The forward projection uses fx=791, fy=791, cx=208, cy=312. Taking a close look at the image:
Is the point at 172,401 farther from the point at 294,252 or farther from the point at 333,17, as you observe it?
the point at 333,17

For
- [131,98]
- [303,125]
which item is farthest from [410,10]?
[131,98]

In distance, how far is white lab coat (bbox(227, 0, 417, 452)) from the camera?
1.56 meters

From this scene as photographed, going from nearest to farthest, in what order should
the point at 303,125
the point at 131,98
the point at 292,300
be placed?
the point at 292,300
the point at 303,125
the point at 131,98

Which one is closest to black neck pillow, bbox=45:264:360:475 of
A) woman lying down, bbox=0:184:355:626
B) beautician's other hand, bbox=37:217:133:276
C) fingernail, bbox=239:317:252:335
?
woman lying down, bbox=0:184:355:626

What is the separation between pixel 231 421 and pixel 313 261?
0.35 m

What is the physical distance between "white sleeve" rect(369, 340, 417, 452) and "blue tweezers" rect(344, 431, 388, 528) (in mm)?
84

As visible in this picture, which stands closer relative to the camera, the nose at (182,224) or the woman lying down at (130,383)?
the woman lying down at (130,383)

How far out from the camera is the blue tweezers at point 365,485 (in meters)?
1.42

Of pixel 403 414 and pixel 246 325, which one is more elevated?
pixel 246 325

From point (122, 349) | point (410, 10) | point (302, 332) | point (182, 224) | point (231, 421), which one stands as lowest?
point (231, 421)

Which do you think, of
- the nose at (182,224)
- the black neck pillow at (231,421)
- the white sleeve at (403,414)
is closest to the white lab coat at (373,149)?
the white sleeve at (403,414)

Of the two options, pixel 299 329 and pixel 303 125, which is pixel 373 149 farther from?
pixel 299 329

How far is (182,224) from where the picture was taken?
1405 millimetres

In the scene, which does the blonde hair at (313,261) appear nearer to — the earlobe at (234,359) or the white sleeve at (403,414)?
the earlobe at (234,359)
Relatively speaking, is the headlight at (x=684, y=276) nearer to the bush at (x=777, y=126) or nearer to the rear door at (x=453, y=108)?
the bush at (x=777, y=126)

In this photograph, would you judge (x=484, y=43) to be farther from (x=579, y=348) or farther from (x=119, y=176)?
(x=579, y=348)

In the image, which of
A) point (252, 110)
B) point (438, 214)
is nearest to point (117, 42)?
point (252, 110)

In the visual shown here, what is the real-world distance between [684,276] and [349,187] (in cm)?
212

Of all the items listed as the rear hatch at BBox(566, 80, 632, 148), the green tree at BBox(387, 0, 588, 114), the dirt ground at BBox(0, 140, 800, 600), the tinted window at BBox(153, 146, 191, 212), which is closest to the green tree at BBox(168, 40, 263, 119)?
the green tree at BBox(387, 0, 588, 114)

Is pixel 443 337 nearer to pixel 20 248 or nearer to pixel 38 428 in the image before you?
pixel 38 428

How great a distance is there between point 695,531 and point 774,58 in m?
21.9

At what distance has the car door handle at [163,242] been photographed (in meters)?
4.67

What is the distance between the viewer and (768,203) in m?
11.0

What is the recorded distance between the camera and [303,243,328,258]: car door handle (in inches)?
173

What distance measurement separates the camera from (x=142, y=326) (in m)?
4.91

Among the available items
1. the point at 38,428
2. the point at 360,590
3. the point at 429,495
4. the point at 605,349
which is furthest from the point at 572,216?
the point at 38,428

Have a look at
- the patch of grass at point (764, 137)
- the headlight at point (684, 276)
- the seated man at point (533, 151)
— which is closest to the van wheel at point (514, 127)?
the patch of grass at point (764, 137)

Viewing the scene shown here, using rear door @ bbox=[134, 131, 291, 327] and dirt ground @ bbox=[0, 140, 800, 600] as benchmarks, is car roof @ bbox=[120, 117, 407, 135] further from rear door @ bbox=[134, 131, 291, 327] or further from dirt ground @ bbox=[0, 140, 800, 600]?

· · · · · · ·

__THE REQUEST__. All of the entries must be written out exactly as they stand.

__RESPONSE FOR THIS EXERCISE__.
The forward projection uses fx=791, fy=791, cx=208, cy=312. Taking a close look at the image:
Is the point at 172,401 farther from the point at 294,252 or farther from the point at 333,17, as you observe it?
the point at 333,17

For
- [131,98]
- [303,125]
which item is farthest from [410,10]?
[131,98]

In distance, how far is white lab coat (bbox(227, 0, 417, 452)) from the camera?
1.56 meters

From this scene as photographed, going from nearest to farthest, in what order should
the point at 303,125
the point at 131,98
the point at 292,300
be placed?
the point at 292,300
the point at 303,125
the point at 131,98

Which one is closest to black neck pillow, bbox=45:264:360:475 of
A) woman lying down, bbox=0:184:355:626
B) beautician's other hand, bbox=37:217:133:276
C) fingernail, bbox=239:317:252:335
?
woman lying down, bbox=0:184:355:626

What is the separation between pixel 231 421 and pixel 313 261?
0.35 m

What is the physical distance between "white sleeve" rect(369, 340, 417, 452) and "blue tweezers" rect(344, 431, 388, 528) (in mm)?
84

As visible in this picture, which stands closer relative to the camera, the nose at (182,224) or the woman lying down at (130,383)?
the woman lying down at (130,383)

How far out from the camera is the blue tweezers at point 365,485 (in meters)?
1.42

Of pixel 403 414 and pixel 246 325, which one is more elevated?
pixel 246 325

From point (122, 349) | point (410, 10) | point (302, 332) | point (182, 224) | point (231, 421), which one stands as lowest?
point (231, 421)

Which do you think, of
- the nose at (182,224)
- the black neck pillow at (231,421)
- the white sleeve at (403,414)
is closest to the white lab coat at (373,149)?
the white sleeve at (403,414)

Of the two options, pixel 299 329 and pixel 303 125, which is pixel 373 149 farther from?
pixel 299 329

How far is (182,224) from where the picture was taken?
1405 millimetres

In the scene, which does the blonde hair at (313,261) appear nearer to — the earlobe at (234,359) or the white sleeve at (403,414)?
the earlobe at (234,359)
Relatively speaking, is the headlight at (x=684, y=276) nearer to the bush at (x=777, y=126) or nearer to the rear door at (x=453, y=108)?
the bush at (x=777, y=126)

In this photograph, would you judge (x=484, y=43) to be farther from (x=579, y=348) or farther from (x=119, y=176)?
(x=579, y=348)

In the image, which of
A) point (252, 110)
B) point (438, 214)
is nearest to point (117, 42)?
point (252, 110)

In the visual shown here, what is the real-world distance between [684,276] and [349,187] (in cm)?
212

Of all the items listed as the rear hatch at BBox(566, 80, 632, 148), the green tree at BBox(387, 0, 588, 114), the dirt ground at BBox(0, 140, 800, 600), the tinted window at BBox(153, 146, 191, 212), which is closest to the green tree at BBox(168, 40, 263, 119)?
the green tree at BBox(387, 0, 588, 114)

Is pixel 443 337 nearer to pixel 20 248 or nearer to pixel 38 428 in the image before you?
pixel 38 428

How great a distance is there between point 695,531 and point 774,58 in m?
21.9

At what distance has the car door handle at [163,242] been photographed (in meters)?
4.67

What is the distance between the viewer and (768,203) in m?
11.0

What is the recorded distance between the camera and [303,243,328,258]: car door handle (in inches)?
173

What distance measurement separates the camera from (x=142, y=326) (in m)?
4.91

Among the available items
1. the point at 38,428
2. the point at 360,590
3. the point at 429,495
4. the point at 605,349
which is furthest from the point at 572,216?
the point at 38,428

Have a look at
- the patch of grass at point (764, 137)
- the headlight at point (684, 276)
- the seated man at point (533, 151)
— which is closest to the van wheel at point (514, 127)?
the patch of grass at point (764, 137)

Viewing the scene shown here, using rear door @ bbox=[134, 131, 291, 327] and dirt ground @ bbox=[0, 140, 800, 600] as benchmarks, is car roof @ bbox=[120, 117, 407, 135] further from rear door @ bbox=[134, 131, 291, 327] or further from dirt ground @ bbox=[0, 140, 800, 600]?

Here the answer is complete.